» WORK TO COMPLETE:
Answer these questions from the news transcript:
1. In how many states are coronavirus case counts rising?
2. What will New York state ban?
3. What share of the population does Richard Besser say may have had the infection?

» DOCUMENT EXCERPT:
■ ■ ■ ■ ■
POLO SANDOVAL, CNN CORRESPONDENT: Yes. A big part of it here, Victor, is the numbers and they are telling. They suggest that the virus is still spreading, particularly here in New York, for example, even though the infections rate continues to be relatively low and steady, but look, as we heard from New York's top health officials say yesterday, they will be banning any overnight children's camps here in New York state. As he said last night, the risk is still too high.


SANDOVAL: Dr. Anthony Fauci with a new warning for Americans as coronavirus case counts are rising in 19 states.

FAUCI: If you leapfrog over different phases, you increase the risk that you're going to have the kind of resurgences that we're seeing in certain of the states.

WOLF BLITZER, CNN HOST: Has the United States stalled in the fight against coronavirus?

FAUCI: I'm not so sure we can say it stalled, but what we're seeing right now is something obviously that's disturbing.

SANDOVAL: With more people congregating in public places, recent protests for racial justice in major cities and the lack of a vaccine, experts are concerned.

RICHARD BESSER, FORMER ACTING DIRECTOR, CDC: We're in the early days of the pandemic and if only 5 or 10 percent of the population has had this infection, we have a really long way to go.
■ ■ ■ ■ ■
» DATA SHOWN:
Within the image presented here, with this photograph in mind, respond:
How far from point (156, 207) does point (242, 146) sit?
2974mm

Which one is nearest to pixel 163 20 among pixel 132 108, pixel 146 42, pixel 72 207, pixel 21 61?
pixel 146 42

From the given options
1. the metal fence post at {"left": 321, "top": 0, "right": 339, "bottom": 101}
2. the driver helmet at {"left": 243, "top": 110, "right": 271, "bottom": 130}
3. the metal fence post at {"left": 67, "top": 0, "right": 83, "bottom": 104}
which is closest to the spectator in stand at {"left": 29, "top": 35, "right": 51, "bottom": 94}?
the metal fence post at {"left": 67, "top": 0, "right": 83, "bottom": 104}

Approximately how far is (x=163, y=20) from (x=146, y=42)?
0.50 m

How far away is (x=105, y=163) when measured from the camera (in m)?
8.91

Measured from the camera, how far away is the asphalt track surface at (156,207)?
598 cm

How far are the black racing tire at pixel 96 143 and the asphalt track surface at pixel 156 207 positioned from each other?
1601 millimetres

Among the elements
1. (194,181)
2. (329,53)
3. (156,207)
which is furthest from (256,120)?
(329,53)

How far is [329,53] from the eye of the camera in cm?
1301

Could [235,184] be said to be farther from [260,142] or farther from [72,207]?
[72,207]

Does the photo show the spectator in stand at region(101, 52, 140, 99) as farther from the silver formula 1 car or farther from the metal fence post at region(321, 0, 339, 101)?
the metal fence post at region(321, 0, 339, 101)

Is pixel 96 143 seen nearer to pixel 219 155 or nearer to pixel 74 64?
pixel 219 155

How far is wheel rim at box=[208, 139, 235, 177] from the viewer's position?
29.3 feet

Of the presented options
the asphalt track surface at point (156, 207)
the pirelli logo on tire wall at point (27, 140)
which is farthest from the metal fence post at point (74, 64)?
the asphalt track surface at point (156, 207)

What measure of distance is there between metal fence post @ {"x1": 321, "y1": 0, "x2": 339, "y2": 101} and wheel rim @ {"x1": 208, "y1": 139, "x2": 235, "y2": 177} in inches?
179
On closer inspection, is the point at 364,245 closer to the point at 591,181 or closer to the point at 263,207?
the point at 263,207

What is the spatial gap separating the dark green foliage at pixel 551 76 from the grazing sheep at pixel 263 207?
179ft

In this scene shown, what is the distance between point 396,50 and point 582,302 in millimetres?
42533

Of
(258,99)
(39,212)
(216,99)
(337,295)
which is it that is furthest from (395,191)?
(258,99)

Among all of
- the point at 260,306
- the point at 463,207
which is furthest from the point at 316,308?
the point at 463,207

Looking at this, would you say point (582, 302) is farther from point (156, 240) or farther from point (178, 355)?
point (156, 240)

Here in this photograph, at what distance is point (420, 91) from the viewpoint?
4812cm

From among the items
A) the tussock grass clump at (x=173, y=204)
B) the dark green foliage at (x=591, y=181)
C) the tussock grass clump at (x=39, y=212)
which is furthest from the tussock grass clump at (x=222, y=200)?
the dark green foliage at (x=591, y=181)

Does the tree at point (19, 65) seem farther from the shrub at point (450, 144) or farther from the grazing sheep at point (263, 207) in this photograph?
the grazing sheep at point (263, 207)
■ ■ ■ ■ ■
» RESPONSE:
1. 19 states
2. Overnight children's camps
3. Only 5 or 10 percent